Retype the full set of records. Keep every character identical.

_ _ _

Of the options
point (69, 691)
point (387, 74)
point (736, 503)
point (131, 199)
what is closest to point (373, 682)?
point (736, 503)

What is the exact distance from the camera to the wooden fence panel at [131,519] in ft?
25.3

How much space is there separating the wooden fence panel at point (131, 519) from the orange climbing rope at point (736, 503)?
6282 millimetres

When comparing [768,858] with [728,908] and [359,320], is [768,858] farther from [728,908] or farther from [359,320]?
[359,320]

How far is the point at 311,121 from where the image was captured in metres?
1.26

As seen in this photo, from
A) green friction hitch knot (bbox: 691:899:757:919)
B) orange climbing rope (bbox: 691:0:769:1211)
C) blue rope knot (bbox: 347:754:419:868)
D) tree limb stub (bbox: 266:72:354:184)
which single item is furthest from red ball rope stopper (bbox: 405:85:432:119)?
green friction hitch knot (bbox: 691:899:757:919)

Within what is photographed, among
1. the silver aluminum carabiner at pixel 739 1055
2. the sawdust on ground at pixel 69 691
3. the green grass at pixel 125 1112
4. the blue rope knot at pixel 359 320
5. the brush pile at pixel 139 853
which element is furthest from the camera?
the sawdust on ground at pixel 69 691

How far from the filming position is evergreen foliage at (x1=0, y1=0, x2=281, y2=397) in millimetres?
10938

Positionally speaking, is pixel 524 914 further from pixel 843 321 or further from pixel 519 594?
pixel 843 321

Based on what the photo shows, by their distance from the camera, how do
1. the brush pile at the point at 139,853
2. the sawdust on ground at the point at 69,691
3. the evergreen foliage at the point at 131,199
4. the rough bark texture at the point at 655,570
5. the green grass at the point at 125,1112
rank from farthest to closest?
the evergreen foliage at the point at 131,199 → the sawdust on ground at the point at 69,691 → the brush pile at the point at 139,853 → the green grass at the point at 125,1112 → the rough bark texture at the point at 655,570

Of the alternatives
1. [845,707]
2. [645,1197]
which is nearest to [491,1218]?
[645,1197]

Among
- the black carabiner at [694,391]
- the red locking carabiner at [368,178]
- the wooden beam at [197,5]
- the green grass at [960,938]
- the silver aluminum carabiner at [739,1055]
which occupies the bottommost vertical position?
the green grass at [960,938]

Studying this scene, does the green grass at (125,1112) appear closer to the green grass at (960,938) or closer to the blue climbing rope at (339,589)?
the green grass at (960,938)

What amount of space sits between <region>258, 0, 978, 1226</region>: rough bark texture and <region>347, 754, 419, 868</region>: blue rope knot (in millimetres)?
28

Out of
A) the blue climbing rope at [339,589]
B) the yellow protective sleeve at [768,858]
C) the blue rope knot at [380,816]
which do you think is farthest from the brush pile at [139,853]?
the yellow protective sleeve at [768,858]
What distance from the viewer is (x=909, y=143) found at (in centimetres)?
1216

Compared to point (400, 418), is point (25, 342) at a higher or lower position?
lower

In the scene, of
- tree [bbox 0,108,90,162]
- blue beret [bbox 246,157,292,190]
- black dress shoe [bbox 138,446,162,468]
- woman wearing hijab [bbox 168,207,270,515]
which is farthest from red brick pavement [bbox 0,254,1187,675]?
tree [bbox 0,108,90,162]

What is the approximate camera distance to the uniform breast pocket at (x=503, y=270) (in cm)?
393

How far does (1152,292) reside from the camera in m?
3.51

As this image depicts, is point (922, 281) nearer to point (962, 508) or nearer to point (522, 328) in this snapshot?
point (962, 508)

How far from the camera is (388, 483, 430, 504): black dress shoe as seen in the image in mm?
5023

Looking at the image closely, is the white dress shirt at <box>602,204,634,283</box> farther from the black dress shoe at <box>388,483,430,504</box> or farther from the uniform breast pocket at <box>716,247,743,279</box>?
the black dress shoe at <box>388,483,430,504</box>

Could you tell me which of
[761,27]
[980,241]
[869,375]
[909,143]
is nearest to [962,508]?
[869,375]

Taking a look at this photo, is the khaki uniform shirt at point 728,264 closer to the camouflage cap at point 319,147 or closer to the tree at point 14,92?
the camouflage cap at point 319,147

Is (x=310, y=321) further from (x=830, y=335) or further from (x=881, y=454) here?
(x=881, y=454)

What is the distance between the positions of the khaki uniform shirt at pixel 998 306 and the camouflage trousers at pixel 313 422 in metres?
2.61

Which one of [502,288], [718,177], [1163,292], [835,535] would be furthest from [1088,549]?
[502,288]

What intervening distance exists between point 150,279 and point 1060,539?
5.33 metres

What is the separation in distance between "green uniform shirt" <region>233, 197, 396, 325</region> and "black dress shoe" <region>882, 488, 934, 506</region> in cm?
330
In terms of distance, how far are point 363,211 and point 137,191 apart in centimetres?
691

_ _ _

**The answer**
Of the options
point (69, 691)
point (387, 74)
point (736, 503)
point (131, 199)
what is closest to point (373, 682)?
point (736, 503)

What is the exact distance from the camera to the wooden fence panel at [131,519] in ft?
25.3

How much space is there separating the wooden fence panel at point (131, 519) from the orange climbing rope at point (736, 503)?
6282 millimetres

When comparing [768,858] with [728,908] and [359,320], is [768,858] farther from [728,908] or farther from [359,320]?
[359,320]

How far is the point at 311,121 from where the image was captured in metres?
1.26

As seen in this photo, from
A) green friction hitch knot (bbox: 691:899:757:919)
B) orange climbing rope (bbox: 691:0:769:1211)
C) blue rope knot (bbox: 347:754:419:868)
D) tree limb stub (bbox: 266:72:354:184)
which single item is furthest from red ball rope stopper (bbox: 405:85:432:119)?
green friction hitch knot (bbox: 691:899:757:919)

Within what is photographed, among
1. the silver aluminum carabiner at pixel 739 1055
2. the sawdust on ground at pixel 69 691
3. the green grass at pixel 125 1112
4. the blue rope knot at pixel 359 320
5. the brush pile at pixel 139 853
which element is furthest from the camera?
the sawdust on ground at pixel 69 691

How far from the filming position is evergreen foliage at (x1=0, y1=0, x2=281, y2=397) in millimetres?
10938

Positionally speaking, is pixel 524 914 further from pixel 843 321 or further from pixel 519 594?
pixel 843 321

Based on what the photo shows, by their distance from the camera, how do
1. the brush pile at the point at 139,853
2. the sawdust on ground at the point at 69,691
3. the evergreen foliage at the point at 131,199
4. the rough bark texture at the point at 655,570
5. the green grass at the point at 125,1112
rank from farthest to closest?
the evergreen foliage at the point at 131,199 → the sawdust on ground at the point at 69,691 → the brush pile at the point at 139,853 → the green grass at the point at 125,1112 → the rough bark texture at the point at 655,570

Of the alternatives
1. [845,707]
2. [645,1197]
which is nearest to [491,1218]?
[645,1197]

Among
- the black carabiner at [694,391]
- the red locking carabiner at [368,178]
- the wooden beam at [197,5]
- the green grass at [960,938]
- the silver aluminum carabiner at [739,1055]
which occupies the bottommost vertical position?
the green grass at [960,938]

Studying this scene, does the green grass at (125,1112) appear closer to the green grass at (960,938) or closer to the blue climbing rope at (339,589)?
the green grass at (960,938)

What amount of space sits between <region>258, 0, 978, 1226</region>: rough bark texture and <region>347, 754, 419, 868</region>: blue rope knot (in millimetres)?
28

Out of
A) the blue climbing rope at [339,589]
B) the yellow protective sleeve at [768,858]
C) the blue rope knot at [380,816]
which do you think is farthest from the brush pile at [139,853]?
the yellow protective sleeve at [768,858]
What distance from the viewer is (x=909, y=143) found at (in centimetres)?
1216

Compared to point (400, 418), is point (25, 342) at a higher or lower position?
lower

In the scene, of
- tree [bbox 0,108,90,162]
- blue beret [bbox 246,157,292,190]
- black dress shoe [bbox 138,446,162,468]
- woman wearing hijab [bbox 168,207,270,515]
which is farthest from red brick pavement [bbox 0,254,1187,675]?
tree [bbox 0,108,90,162]

What is the approximate camera distance to the uniform breast pocket at (x=503, y=270) (in cm)?
393

How far does (1152,292) reside from the camera in m?
3.51

As this image depicts, is point (922, 281) nearer to point (962, 508) or nearer to point (522, 328) in this snapshot?
point (962, 508)

How far from the camera is (388, 483, 430, 504): black dress shoe as seen in the image in mm?
5023

Looking at the image closely, is the white dress shirt at <box>602,204,634,283</box> farther from the black dress shoe at <box>388,483,430,504</box> or farther from the uniform breast pocket at <box>716,247,743,279</box>?
the black dress shoe at <box>388,483,430,504</box>

Could you tell me which of
[761,27]
[980,241]
[869,375]
[909,143]
is nearest to [962,508]?
[869,375]

Taking a look at this photo, is the khaki uniform shirt at point 728,264 closer to the camouflage cap at point 319,147 or closer to the tree at point 14,92?
the camouflage cap at point 319,147

Is (x=310, y=321) further from (x=830, y=335) or further from (x=881, y=454) here?
(x=881, y=454)

What is the distance between the positions of the khaki uniform shirt at pixel 998 306 and the camouflage trousers at pixel 313 422 in metres?
2.61

Which one of [502,288], [718,177], [1163,292], [835,535] would be furthest from [1088,549]?
[502,288]

What intervening distance exists between point 150,279 and point 1060,539?
5.33 metres

What is the separation in distance between "green uniform shirt" <region>233, 197, 396, 325</region> and "black dress shoe" <region>882, 488, 934, 506</region> in cm?
330
In terms of distance, how far are point 363,211 and point 137,191 apart in centimetres?
691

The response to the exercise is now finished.